[begin Supplied data]
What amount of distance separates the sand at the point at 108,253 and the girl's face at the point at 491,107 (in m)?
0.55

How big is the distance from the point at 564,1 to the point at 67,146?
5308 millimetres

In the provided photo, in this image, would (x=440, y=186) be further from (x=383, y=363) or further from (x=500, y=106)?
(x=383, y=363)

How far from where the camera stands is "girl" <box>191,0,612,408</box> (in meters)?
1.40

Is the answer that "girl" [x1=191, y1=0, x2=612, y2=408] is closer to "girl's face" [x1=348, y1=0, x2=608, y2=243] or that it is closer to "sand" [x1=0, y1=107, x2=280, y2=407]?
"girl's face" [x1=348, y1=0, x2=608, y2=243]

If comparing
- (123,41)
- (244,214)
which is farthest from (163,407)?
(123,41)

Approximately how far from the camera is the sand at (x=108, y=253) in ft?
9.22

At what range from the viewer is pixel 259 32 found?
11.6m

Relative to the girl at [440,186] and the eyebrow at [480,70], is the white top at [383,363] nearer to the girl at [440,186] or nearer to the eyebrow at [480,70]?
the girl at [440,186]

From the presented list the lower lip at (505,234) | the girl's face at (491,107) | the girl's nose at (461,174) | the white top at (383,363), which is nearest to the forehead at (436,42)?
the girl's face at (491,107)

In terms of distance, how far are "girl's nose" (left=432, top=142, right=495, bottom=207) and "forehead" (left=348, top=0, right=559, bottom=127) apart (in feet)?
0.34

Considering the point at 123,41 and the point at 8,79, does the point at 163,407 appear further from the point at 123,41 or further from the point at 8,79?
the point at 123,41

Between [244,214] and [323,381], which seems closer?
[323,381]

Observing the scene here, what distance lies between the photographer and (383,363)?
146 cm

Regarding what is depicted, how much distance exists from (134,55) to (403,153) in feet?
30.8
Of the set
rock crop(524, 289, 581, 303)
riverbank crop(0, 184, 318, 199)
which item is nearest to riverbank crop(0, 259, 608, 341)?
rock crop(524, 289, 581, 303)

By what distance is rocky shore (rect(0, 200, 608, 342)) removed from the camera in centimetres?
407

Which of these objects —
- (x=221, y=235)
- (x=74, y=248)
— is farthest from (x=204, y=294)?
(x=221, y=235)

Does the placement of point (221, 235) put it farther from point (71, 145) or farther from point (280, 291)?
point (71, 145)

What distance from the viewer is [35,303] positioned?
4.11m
[end Supplied data]
Reproduce all of the data above verbatim, keeping every line and its line breaks unchanged.

• Expected answer:
What amount of distance separates the sand at the point at 108,253 and the girl's face at the point at 491,107 (in m)?
0.55

How big is the distance from the point at 564,1 to the point at 67,146?
5308 millimetres

In the provided photo, in this image, would (x=440, y=186) be further from (x=383, y=363) or further from (x=500, y=106)?
(x=383, y=363)

How far from where the camera stands is "girl" <box>191,0,612,408</box> (in meters)?
1.40

Is the answer that "girl" [x1=191, y1=0, x2=612, y2=408] is closer to "girl's face" [x1=348, y1=0, x2=608, y2=243] or that it is closer to "sand" [x1=0, y1=107, x2=280, y2=407]?
"girl's face" [x1=348, y1=0, x2=608, y2=243]

If comparing
- (123,41)
- (244,214)
which is farthest from (163,407)?
(123,41)

Approximately how far from the camera is the sand at (x=108, y=253) in ft?
9.22

At what range from the viewer is pixel 259 32 found?
11.6m

Relative to the girl at [440,186] and the eyebrow at [480,70], is the white top at [383,363] nearer to the girl at [440,186] or nearer to the eyebrow at [480,70]?
the girl at [440,186]

From the presented list the lower lip at (505,234) | the girl's face at (491,107) | the girl's nose at (461,174) | the white top at (383,363), which is nearest to the forehead at (436,42)?
the girl's face at (491,107)

In terms of distance, how far are "girl's nose" (left=432, top=142, right=495, bottom=207) and "forehead" (left=348, top=0, right=559, bottom=127) apart (in feet)?
0.34

Considering the point at 123,41 and the point at 8,79, does the point at 163,407 appear further from the point at 123,41 or further from the point at 8,79?
the point at 123,41

Between [244,214] and [323,381], which seems closer?
[323,381]

Observing the scene here, what distance lies between the photographer and (383,363)?
146 cm

Regarding what is depicted, how much distance exists from (134,55) to (403,153) in feet?
30.8
Of the set
rock crop(524, 289, 581, 303)
riverbank crop(0, 184, 318, 199)
which item is nearest to riverbank crop(0, 259, 608, 341)?
rock crop(524, 289, 581, 303)

By what distance is rocky shore (rect(0, 200, 608, 342)) removed from the camera in centimetres?
407

Which of these objects —
- (x=221, y=235)
- (x=74, y=248)
— is farthest from (x=204, y=294)?
(x=221, y=235)

Does the placement of point (221, 235) put it farther from point (71, 145) or farther from point (280, 291)?
point (71, 145)

What distance from the viewer is [35,303] positioned?
4.11m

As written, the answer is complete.